The very first thing we decided when we decided to settle down is that we wanted natural decorations all over the house for the winter holidays.
Boughs of evergreen with dried orange and apple slices, bundles of cinnamon, and star anise tucked about. Oranges studded with cloves. Cranberry and popcorn garlands.
And y’all it is beautiful.
It turns out that my favorite thing ever is the dried orange slices. They’re so vibrant against the evergreen garlands.
The first time I made them, I was so nervous! I mean sure, the whole process can be summed up with slicing them as thin as possible and then baking on low heat until their dry…but I always overcomplicate things in my head.
Yeah. It really was that simple. I set my oven to convection bake at 200 degrees. I used a serrated knife to cut super thin slices of my baby oranges (the little Cuties). I laid everything out on a cookie sheet lined with parchment paper. I flipped the slices every hour for four hours and viola! Perfectly dried orange slices.
The second time I made them, I decided to try navel oranges and apples. I also had a few baby oranges left so it was a good balance of variety. I also used my mandolin.
Every blog post out there raved about the mandolin.
I didn’t like it. I’m not sure why it didn’t work for me. My slices got smooshed. It didn’t cut cleanly. I know the blades are sharp so I honestly have no idea what went wrong. So I went back to my knife.
This second experience was a little different than my first. I still set it to convection bake at 200 degrees. I still flipped every hour. But I didn’t have consistent results.
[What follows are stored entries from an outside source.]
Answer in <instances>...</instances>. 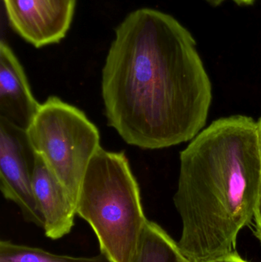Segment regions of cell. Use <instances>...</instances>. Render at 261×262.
Listing matches in <instances>:
<instances>
[{
    "instance_id": "6da1fadb",
    "label": "cell",
    "mask_w": 261,
    "mask_h": 262,
    "mask_svg": "<svg viewBox=\"0 0 261 262\" xmlns=\"http://www.w3.org/2000/svg\"><path fill=\"white\" fill-rule=\"evenodd\" d=\"M110 127L131 146L159 149L203 130L212 86L191 32L152 8L132 11L116 26L101 83Z\"/></svg>"
},
{
    "instance_id": "7a4b0ae2",
    "label": "cell",
    "mask_w": 261,
    "mask_h": 262,
    "mask_svg": "<svg viewBox=\"0 0 261 262\" xmlns=\"http://www.w3.org/2000/svg\"><path fill=\"white\" fill-rule=\"evenodd\" d=\"M260 177V129L251 117L216 120L190 140L173 201L182 222L178 244L191 261L235 251L254 218Z\"/></svg>"
},
{
    "instance_id": "3957f363",
    "label": "cell",
    "mask_w": 261,
    "mask_h": 262,
    "mask_svg": "<svg viewBox=\"0 0 261 262\" xmlns=\"http://www.w3.org/2000/svg\"><path fill=\"white\" fill-rule=\"evenodd\" d=\"M77 215L87 222L101 253L112 262H131L149 220L140 190L124 152L100 147L86 171Z\"/></svg>"
},
{
    "instance_id": "277c9868",
    "label": "cell",
    "mask_w": 261,
    "mask_h": 262,
    "mask_svg": "<svg viewBox=\"0 0 261 262\" xmlns=\"http://www.w3.org/2000/svg\"><path fill=\"white\" fill-rule=\"evenodd\" d=\"M27 134L35 152L77 201L87 167L101 147L96 126L78 107L51 96Z\"/></svg>"
},
{
    "instance_id": "5b68a950",
    "label": "cell",
    "mask_w": 261,
    "mask_h": 262,
    "mask_svg": "<svg viewBox=\"0 0 261 262\" xmlns=\"http://www.w3.org/2000/svg\"><path fill=\"white\" fill-rule=\"evenodd\" d=\"M37 154L27 130L0 118V189L6 200L15 203L25 221L43 227L35 200L33 178Z\"/></svg>"
},
{
    "instance_id": "8992f818",
    "label": "cell",
    "mask_w": 261,
    "mask_h": 262,
    "mask_svg": "<svg viewBox=\"0 0 261 262\" xmlns=\"http://www.w3.org/2000/svg\"><path fill=\"white\" fill-rule=\"evenodd\" d=\"M78 0H3L12 29L34 47L58 44L73 23Z\"/></svg>"
},
{
    "instance_id": "52a82bcc",
    "label": "cell",
    "mask_w": 261,
    "mask_h": 262,
    "mask_svg": "<svg viewBox=\"0 0 261 262\" xmlns=\"http://www.w3.org/2000/svg\"><path fill=\"white\" fill-rule=\"evenodd\" d=\"M19 60L6 41L0 42V118L28 130L39 110Z\"/></svg>"
},
{
    "instance_id": "ba28073f",
    "label": "cell",
    "mask_w": 261,
    "mask_h": 262,
    "mask_svg": "<svg viewBox=\"0 0 261 262\" xmlns=\"http://www.w3.org/2000/svg\"><path fill=\"white\" fill-rule=\"evenodd\" d=\"M33 190L46 236L57 240L70 233L77 215L76 200L49 170L38 154Z\"/></svg>"
},
{
    "instance_id": "9c48e42d",
    "label": "cell",
    "mask_w": 261,
    "mask_h": 262,
    "mask_svg": "<svg viewBox=\"0 0 261 262\" xmlns=\"http://www.w3.org/2000/svg\"><path fill=\"white\" fill-rule=\"evenodd\" d=\"M131 262H193L157 223L148 221Z\"/></svg>"
},
{
    "instance_id": "30bf717a",
    "label": "cell",
    "mask_w": 261,
    "mask_h": 262,
    "mask_svg": "<svg viewBox=\"0 0 261 262\" xmlns=\"http://www.w3.org/2000/svg\"><path fill=\"white\" fill-rule=\"evenodd\" d=\"M0 262H112L104 254L92 257L57 255L39 248L2 240Z\"/></svg>"
},
{
    "instance_id": "8fae6325",
    "label": "cell",
    "mask_w": 261,
    "mask_h": 262,
    "mask_svg": "<svg viewBox=\"0 0 261 262\" xmlns=\"http://www.w3.org/2000/svg\"><path fill=\"white\" fill-rule=\"evenodd\" d=\"M259 129H260V147H261V117L258 121ZM254 219L255 221V235L261 244V177L258 193L256 200L255 206L254 210Z\"/></svg>"
},
{
    "instance_id": "7c38bea8",
    "label": "cell",
    "mask_w": 261,
    "mask_h": 262,
    "mask_svg": "<svg viewBox=\"0 0 261 262\" xmlns=\"http://www.w3.org/2000/svg\"><path fill=\"white\" fill-rule=\"evenodd\" d=\"M201 262H249L242 258L240 255L238 254L236 251L230 252L227 255H222V256L216 257V258H210V259L205 260Z\"/></svg>"
},
{
    "instance_id": "4fadbf2b",
    "label": "cell",
    "mask_w": 261,
    "mask_h": 262,
    "mask_svg": "<svg viewBox=\"0 0 261 262\" xmlns=\"http://www.w3.org/2000/svg\"><path fill=\"white\" fill-rule=\"evenodd\" d=\"M231 1L234 2L238 6H252L255 3L256 0H231Z\"/></svg>"
},
{
    "instance_id": "5bb4252c",
    "label": "cell",
    "mask_w": 261,
    "mask_h": 262,
    "mask_svg": "<svg viewBox=\"0 0 261 262\" xmlns=\"http://www.w3.org/2000/svg\"><path fill=\"white\" fill-rule=\"evenodd\" d=\"M205 1L208 2L211 6H220L225 0H205Z\"/></svg>"
}]
</instances>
The apples were beautiful. The baby oranges were beautiful. The navel oranges… They didn’t seem to dry as the others and their color wasn’t as spectacular. Maybe I needed to try them again.
So I decided to give it a third go today. I wanted to dry some orange and lemon slices to keep on hand for added to teas and syrups.
Y’all, it went so bad.
First, I was cocky and didn’t go over any of my instructions. I set the oven to 200 but forgot to turn on the convection setting.
Second, I was rushed. We were in the middle of cleaning out the laundry room downstairs in preparation of moving down the extra refrigerator from the garage. So when I cut my orange slices… Let’s just say they weren’t uniform and they were quite a bit thicker than my previous batches. I slowed down with the lemons and got closer to my desired thinness.
Third, I got distracted. Did I mention we were moving the refrigerator downstairs? That sounds like a simple endeavor but it ended up being anything but simple. We had to take out the freezer that as currently in he basement. We had to remove some shelving. We needed a different dolly. We had to take off the banister. We had to take off the exterior door. We had to take out the exterior door frame and all the surrounding trim.
It was an adventure. An all day, I completely forgot about the citrus in the oven, kind of adventure.
I mean, I did remember to flip them once or twice but they were in there much longer than four hours.
So this batch definitely won’t be going in my witchy cabinet for tea, but I’m sure we’ll try again in a few days.
The main things that I’ve learned are:
- Don’t forget that you have things drying in the oven!
- Use your convection bake setting or cook it lower than 200 degrees.
- Pay attention when you’re slicing. Even if the slices aren’t super thin, they still need to be uniform.
- Flip, flip, flip!
- Take your slices out when they are still vibrant and feel like a fruit roll up in the middle. They should be a wee bendy still.
- Let your slices cool and continue drying overnight on a cooling rack.
Now of course you know that we don’t just decorate with orange slices because they are pretty. We decorate with orange slices to remind us during the dark winter season that the sun will return. And if a little magick gets mixed in with it, so much the better.
Oranges have long been associated with the sun and so it is not surprise to see them used in winter decorations. Several ancestral traditions celebrate the return of the sun god on the winter solstice and there is no sunnier fruit than the orange to herald his coming.
Magickal Properties of Oranges
- Home and business blessings
Dried oranges can be used for more than altars and garlands. Add them to teas, syrups, potions, sugars, and salts. After the holidays, take them outside for the wildlife to feast. Sharing our abundance from nature with nature helps maintain balance and who knows? Maybe one day our Disney promises of woodland creature helpers will come true and a whole generation of kitchen witches will live happily ever after with their forest friends.